こぼれ話
(サリエル視点)
「サリー、私タルトの呪いにかかっているのかもしれません」
マユリカと婚約してから1年、天気もいいので王族のみが入れる庭園でお茶をしている時に、マユリカが悲壮な顔をして突然おかしな事を言い出した。
「ん?呪い?」
「はい、呪いです」
はて、タルトの呪いとは?と思っていたらこの1年侯爵家でタルトを切る練習をしていて、それでも飛んでいくので苦肉の策でナイフを使う事にしたらしい。

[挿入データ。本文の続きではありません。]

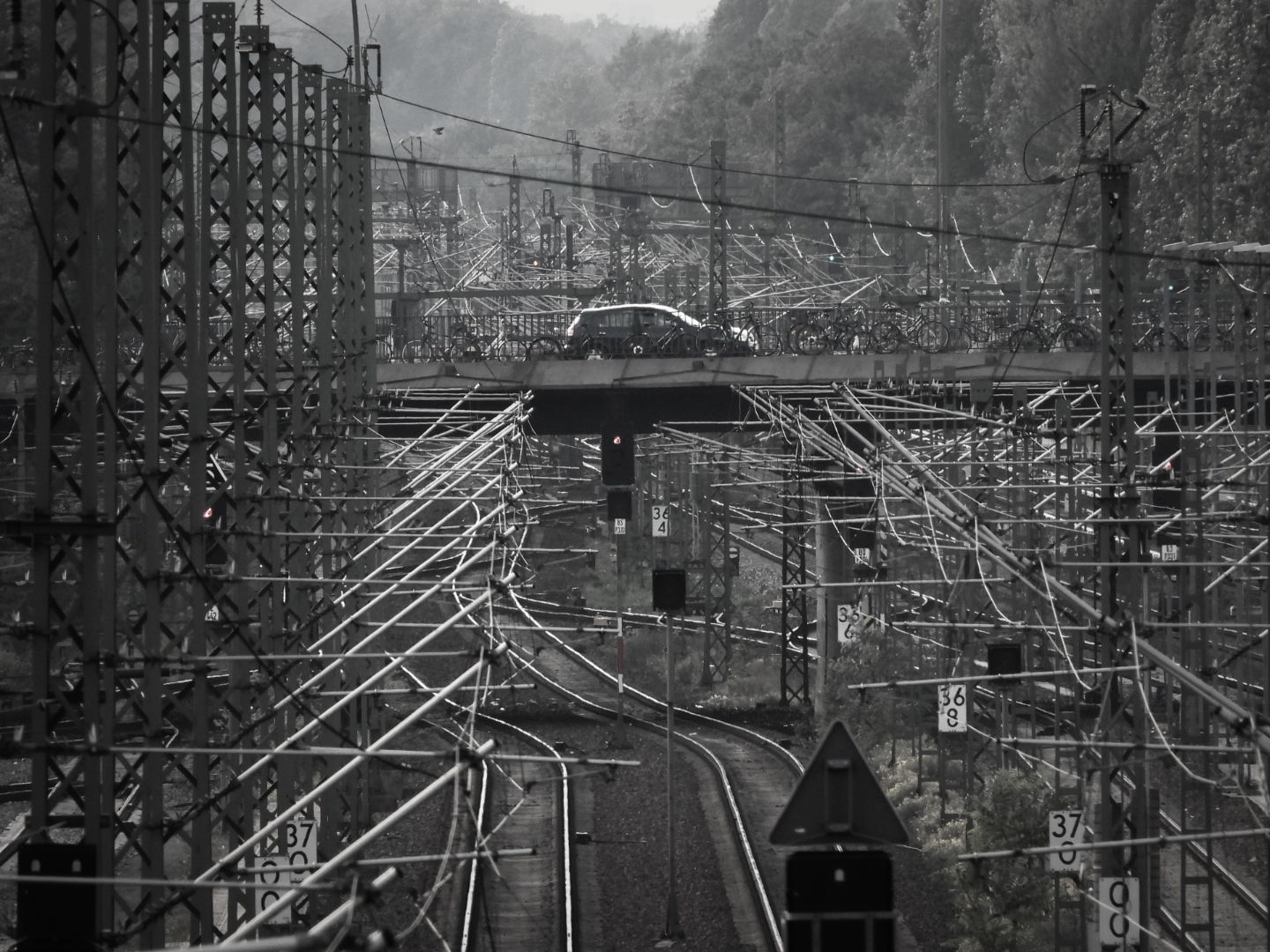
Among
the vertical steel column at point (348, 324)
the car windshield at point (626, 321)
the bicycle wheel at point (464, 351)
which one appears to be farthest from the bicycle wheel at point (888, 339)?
the vertical steel column at point (348, 324)

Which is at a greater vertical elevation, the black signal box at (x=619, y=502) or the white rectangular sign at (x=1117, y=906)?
the black signal box at (x=619, y=502)

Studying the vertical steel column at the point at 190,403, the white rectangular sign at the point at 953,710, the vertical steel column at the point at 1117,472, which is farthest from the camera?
the white rectangular sign at the point at 953,710

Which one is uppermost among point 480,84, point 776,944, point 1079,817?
point 480,84

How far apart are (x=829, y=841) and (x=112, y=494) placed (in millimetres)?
4040

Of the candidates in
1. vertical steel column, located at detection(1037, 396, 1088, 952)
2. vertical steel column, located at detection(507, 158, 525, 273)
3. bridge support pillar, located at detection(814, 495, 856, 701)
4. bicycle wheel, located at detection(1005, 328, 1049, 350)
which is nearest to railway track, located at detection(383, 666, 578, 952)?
vertical steel column, located at detection(1037, 396, 1088, 952)

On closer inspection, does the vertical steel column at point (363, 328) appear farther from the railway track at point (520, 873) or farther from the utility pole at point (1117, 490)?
the utility pole at point (1117, 490)

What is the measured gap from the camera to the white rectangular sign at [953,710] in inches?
640

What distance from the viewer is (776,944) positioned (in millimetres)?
14398

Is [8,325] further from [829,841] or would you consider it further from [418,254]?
[829,841]

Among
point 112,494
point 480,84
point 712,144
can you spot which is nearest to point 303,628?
point 112,494

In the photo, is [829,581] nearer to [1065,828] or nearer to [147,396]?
[1065,828]

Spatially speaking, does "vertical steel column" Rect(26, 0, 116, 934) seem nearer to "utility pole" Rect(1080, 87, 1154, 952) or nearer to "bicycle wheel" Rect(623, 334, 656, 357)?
"utility pole" Rect(1080, 87, 1154, 952)

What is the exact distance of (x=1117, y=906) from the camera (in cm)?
1090

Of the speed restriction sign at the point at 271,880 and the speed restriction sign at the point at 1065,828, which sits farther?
the speed restriction sign at the point at 1065,828
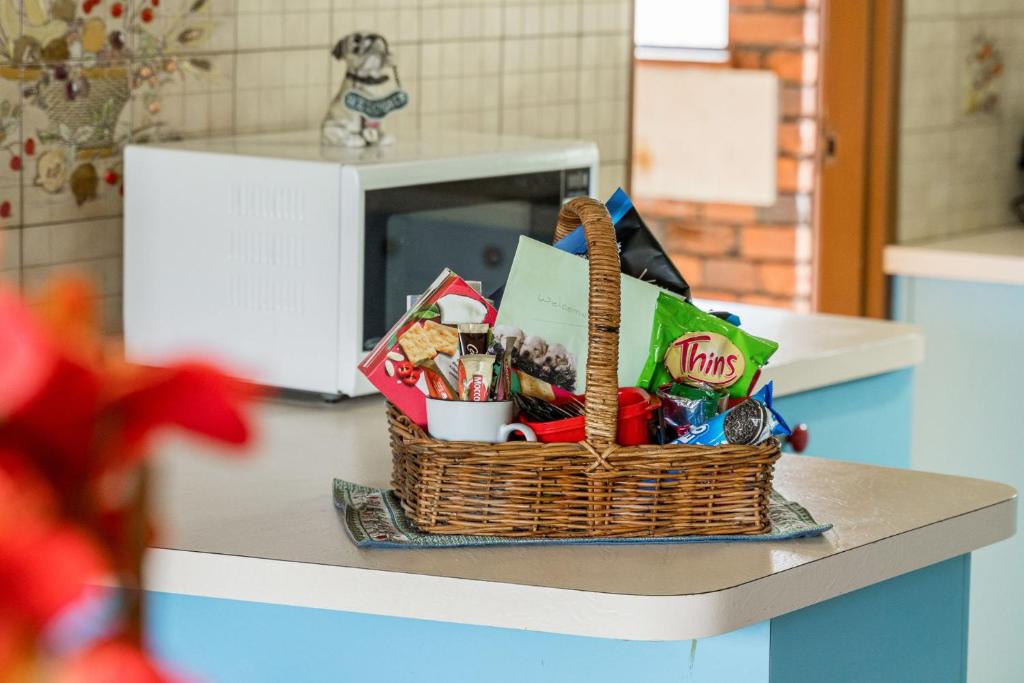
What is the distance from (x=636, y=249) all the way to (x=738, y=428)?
21cm

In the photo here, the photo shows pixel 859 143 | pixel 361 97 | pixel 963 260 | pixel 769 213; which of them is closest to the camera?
pixel 361 97

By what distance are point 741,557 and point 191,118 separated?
42.8 inches

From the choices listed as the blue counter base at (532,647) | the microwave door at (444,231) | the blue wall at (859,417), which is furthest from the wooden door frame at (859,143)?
the blue counter base at (532,647)

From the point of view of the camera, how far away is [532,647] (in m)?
1.15

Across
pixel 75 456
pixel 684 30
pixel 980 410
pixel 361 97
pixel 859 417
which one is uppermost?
pixel 684 30

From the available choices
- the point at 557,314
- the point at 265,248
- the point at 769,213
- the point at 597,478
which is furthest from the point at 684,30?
the point at 597,478

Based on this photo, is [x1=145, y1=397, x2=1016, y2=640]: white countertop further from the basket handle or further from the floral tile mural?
the floral tile mural

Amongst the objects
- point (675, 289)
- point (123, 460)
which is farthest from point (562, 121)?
point (123, 460)

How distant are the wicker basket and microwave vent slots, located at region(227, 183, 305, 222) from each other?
1.95 feet

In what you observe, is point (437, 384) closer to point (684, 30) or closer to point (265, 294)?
point (265, 294)

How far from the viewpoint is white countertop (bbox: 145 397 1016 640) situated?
1.04m

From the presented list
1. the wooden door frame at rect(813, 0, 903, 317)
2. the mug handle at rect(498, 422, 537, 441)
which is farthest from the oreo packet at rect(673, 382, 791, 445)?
the wooden door frame at rect(813, 0, 903, 317)

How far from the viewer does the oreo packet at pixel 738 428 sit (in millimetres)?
1124

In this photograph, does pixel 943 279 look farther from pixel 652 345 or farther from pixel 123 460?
pixel 123 460
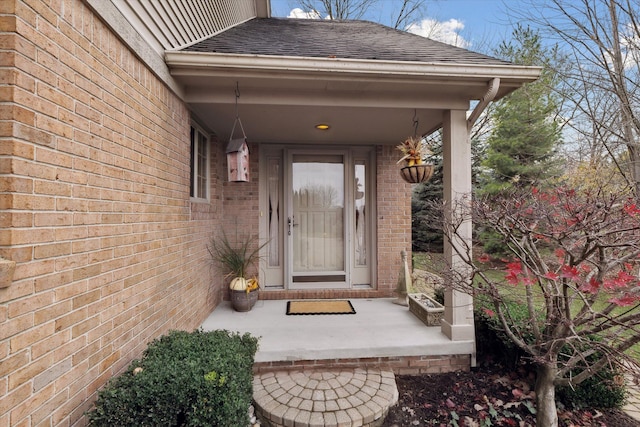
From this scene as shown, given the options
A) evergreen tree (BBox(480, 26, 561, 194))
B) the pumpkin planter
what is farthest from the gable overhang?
evergreen tree (BBox(480, 26, 561, 194))

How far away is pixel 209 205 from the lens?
3.76m

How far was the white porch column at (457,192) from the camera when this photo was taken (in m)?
2.90

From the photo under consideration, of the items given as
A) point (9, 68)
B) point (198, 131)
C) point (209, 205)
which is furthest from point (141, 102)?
point (209, 205)

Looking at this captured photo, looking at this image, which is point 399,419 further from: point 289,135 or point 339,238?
point 289,135

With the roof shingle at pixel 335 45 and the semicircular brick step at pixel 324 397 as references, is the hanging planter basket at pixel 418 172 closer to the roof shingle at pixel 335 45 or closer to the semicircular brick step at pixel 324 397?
the roof shingle at pixel 335 45

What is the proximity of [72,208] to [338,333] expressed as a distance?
2.56m

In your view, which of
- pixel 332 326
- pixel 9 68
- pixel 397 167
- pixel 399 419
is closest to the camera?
pixel 9 68

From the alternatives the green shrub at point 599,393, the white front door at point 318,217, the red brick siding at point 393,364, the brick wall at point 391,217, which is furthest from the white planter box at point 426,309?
the green shrub at point 599,393

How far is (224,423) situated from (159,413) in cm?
33

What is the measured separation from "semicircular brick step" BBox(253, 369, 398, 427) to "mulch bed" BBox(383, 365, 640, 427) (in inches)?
6.8

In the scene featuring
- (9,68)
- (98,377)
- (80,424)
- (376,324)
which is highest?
(9,68)

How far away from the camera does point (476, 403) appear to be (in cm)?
244

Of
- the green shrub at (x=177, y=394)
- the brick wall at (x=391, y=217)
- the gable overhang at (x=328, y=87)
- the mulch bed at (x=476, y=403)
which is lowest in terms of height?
the mulch bed at (x=476, y=403)

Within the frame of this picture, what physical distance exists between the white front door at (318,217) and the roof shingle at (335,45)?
1.55m
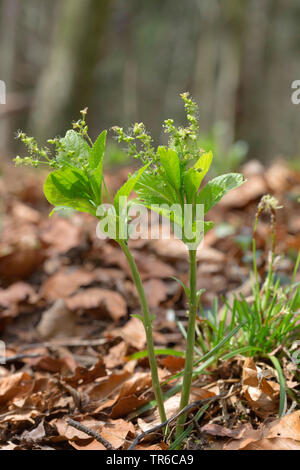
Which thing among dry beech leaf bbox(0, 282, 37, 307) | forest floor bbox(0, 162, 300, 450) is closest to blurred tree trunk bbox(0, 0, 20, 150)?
A: forest floor bbox(0, 162, 300, 450)

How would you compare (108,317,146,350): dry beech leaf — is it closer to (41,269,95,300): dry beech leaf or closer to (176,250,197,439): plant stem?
(41,269,95,300): dry beech leaf

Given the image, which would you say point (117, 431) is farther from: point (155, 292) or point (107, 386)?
point (155, 292)

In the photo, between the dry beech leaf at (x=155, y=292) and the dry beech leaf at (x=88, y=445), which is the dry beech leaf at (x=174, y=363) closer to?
the dry beech leaf at (x=88, y=445)

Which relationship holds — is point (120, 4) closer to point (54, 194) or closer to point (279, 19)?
point (279, 19)

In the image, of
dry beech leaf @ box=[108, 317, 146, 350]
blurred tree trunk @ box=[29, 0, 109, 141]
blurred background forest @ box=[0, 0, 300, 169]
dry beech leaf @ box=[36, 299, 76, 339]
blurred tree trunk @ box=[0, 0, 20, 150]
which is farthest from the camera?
blurred tree trunk @ box=[0, 0, 20, 150]

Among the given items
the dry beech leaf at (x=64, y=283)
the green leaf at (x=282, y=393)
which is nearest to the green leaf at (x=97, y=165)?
the green leaf at (x=282, y=393)

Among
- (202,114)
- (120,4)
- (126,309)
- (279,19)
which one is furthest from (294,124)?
(126,309)
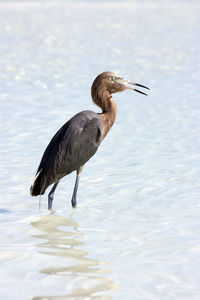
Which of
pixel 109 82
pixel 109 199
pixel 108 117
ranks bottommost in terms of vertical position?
pixel 109 199

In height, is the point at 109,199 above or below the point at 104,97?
below

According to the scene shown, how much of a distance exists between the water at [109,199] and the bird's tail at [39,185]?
26cm

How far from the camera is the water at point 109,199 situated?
16.2 feet

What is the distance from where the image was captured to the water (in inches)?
195

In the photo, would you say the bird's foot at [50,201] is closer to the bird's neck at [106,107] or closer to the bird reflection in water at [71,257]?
the bird reflection in water at [71,257]

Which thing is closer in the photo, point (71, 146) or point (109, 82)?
point (71, 146)

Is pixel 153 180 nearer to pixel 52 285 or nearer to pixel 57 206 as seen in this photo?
pixel 57 206

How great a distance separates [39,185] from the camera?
6680 millimetres

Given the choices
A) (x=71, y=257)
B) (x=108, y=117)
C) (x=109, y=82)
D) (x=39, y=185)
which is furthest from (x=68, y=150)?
(x=71, y=257)

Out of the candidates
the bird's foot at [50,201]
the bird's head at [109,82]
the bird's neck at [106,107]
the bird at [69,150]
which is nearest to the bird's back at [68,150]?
the bird at [69,150]

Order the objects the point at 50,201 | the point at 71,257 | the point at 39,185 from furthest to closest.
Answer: the point at 50,201 < the point at 39,185 < the point at 71,257

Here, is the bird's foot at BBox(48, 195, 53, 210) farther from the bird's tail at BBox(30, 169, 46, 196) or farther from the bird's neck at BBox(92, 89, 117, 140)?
the bird's neck at BBox(92, 89, 117, 140)

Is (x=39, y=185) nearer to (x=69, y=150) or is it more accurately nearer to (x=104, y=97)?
(x=69, y=150)

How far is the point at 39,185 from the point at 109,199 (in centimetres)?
94
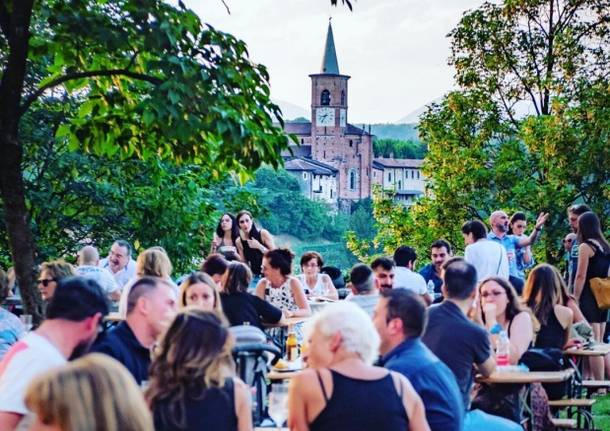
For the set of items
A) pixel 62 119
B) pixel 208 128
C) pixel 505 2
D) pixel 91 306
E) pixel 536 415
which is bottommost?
pixel 536 415

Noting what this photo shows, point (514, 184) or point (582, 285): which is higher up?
point (514, 184)

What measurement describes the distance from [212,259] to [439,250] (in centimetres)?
330

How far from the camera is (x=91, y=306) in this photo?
515cm

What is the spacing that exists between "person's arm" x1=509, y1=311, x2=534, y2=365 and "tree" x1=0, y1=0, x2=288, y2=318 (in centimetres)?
227

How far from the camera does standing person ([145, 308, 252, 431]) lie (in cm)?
486

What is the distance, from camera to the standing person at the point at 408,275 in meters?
12.3

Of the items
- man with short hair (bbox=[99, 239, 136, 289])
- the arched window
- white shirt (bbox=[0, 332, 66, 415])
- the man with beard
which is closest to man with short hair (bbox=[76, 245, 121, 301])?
man with short hair (bbox=[99, 239, 136, 289])

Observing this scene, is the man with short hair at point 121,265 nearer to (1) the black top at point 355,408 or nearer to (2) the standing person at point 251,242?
(2) the standing person at point 251,242

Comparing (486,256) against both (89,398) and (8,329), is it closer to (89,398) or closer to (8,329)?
(8,329)

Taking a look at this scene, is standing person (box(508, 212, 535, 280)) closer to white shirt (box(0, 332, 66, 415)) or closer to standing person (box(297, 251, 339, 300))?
standing person (box(297, 251, 339, 300))

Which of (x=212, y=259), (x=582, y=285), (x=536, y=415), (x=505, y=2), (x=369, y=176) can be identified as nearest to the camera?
(x=536, y=415)

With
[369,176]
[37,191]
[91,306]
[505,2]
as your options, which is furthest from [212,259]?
[369,176]

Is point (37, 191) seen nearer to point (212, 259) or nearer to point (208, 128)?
point (212, 259)

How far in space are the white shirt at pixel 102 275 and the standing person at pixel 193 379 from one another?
22.2 feet
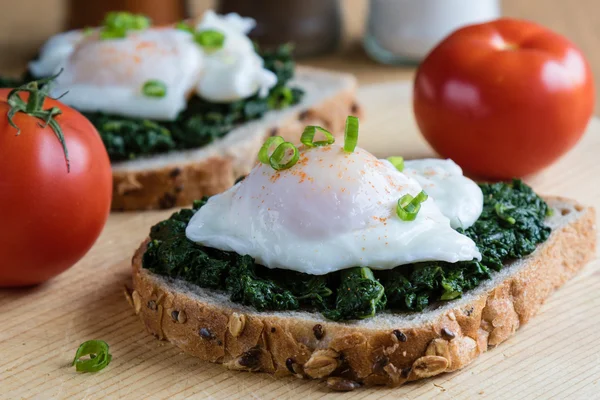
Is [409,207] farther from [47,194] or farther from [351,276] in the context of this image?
[47,194]

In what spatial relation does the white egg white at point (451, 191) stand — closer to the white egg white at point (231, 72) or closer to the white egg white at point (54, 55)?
the white egg white at point (231, 72)


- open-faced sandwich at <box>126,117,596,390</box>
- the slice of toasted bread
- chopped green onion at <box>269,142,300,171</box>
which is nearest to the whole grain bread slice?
open-faced sandwich at <box>126,117,596,390</box>

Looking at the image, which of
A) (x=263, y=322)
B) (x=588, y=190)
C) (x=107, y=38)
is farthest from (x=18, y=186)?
(x=588, y=190)

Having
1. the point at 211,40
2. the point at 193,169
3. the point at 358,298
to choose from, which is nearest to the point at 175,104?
the point at 193,169

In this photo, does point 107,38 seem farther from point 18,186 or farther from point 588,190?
point 588,190

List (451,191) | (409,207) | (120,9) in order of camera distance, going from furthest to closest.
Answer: (120,9) → (451,191) → (409,207)

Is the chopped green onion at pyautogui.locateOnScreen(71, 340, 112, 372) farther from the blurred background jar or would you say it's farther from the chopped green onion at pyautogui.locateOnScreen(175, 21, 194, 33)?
the blurred background jar
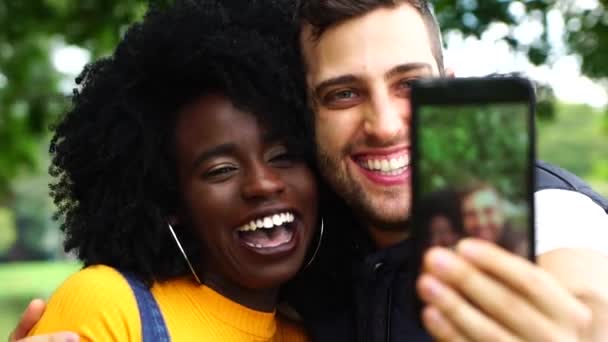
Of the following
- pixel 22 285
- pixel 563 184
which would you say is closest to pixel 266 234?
pixel 563 184

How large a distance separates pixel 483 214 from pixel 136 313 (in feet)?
3.80

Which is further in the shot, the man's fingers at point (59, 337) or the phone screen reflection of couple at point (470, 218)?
the man's fingers at point (59, 337)

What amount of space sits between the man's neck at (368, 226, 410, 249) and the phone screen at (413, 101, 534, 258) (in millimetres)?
962

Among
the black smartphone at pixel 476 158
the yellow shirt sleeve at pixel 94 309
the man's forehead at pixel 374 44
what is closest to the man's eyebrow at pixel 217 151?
the man's forehead at pixel 374 44

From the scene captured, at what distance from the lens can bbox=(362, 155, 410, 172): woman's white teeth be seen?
247 cm

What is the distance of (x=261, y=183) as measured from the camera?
2582 millimetres

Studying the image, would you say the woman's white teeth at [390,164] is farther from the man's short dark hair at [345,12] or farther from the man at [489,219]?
the man at [489,219]

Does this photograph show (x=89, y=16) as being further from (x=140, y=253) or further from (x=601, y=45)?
(x=140, y=253)

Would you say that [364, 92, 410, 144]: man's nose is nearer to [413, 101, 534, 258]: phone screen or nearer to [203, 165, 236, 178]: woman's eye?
[203, 165, 236, 178]: woman's eye

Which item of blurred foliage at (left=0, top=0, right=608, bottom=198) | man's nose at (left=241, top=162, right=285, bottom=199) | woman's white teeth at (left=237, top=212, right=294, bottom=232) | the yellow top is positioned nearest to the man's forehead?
man's nose at (left=241, top=162, right=285, bottom=199)

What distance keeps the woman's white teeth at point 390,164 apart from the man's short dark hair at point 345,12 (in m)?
0.38

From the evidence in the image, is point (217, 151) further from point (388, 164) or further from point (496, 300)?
point (496, 300)

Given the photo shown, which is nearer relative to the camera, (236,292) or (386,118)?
(386,118)

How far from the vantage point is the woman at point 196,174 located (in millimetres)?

「見てもらった方が分かると思います。アンナ、ナイフを」
「はい、お嬢様」
そう言って自分の侍女にナイフを用意させ切り分けたブルーベリータルトにフォークを刺し、タルトにナイフを入れる。
ポーーーーーン どさり。
「・・・・・・」
「・・・( ´•ω•` )」
「えっ、えええっ!?タルトが飛んでった!しかもフォークで刺してるトコ以外が飛んだんだけど!?」
前にマユリカがタルトをフォークで切り分けようとした時はひと口分だけ飛んだけど、今回はフォークを刺している部分以外がものの見事に飛んでいった。
しかもテーブルを超えて。
「いやいやいや、あの大きさと重さであんなに勢い良く飛ぶものなの!?」
「・・・・・・これがタルトの呪いです」
フォークに刺さったひと口大のタルトを見て泣きそうになっているマユリカ。
「た・・・・・・たまたまじゃないかな?もう一度やってみようか」
「・・・・・・はい」
ポーーーーーン どさり。
「・・・・・・」
「(´:ω:`)」
「だから何であの大きさがあそこまで飛ぶのーーー!?」
えっ、えっ、今まで昼食や晩餐の時に出た肉や魚料理は普通に切ってたよね!?何でタルトだけそうなるの!?
「もっもしかしたら緊張して力が入っているのかも。私が手を添えるからもう一度やってみようか」
マユリカはタルトを切るのが苦手だから余計なトコに力が入ってるだけかもしれないとマユリカの後ろに回り、フォークとナイフを持っている手を上からそっと添えてタルトを切る。
ポーーーーーン どさり。
先ほどと同じくらい飛んでいったタルトを無言で見つめる。
「・・・・・・」
「・・・・・・」
手を添えていたけどフォークとナイフを持つ手には大して力が入っていなかった。それなのによくあんなに飛んでいくとは。本当にタルトの呪いなのか?
「・・・マリー、これからも私がタルトを食べさせてあげるから問題無いよ」
「・・・・・・はい、お世話になります」
申し訳なさそうに頷くけど大丈夫、上手く切れたとしても言いくるめて私が食べさせるから。
でもタルトが飛んでいくのは気になるから今度調べてみようかな。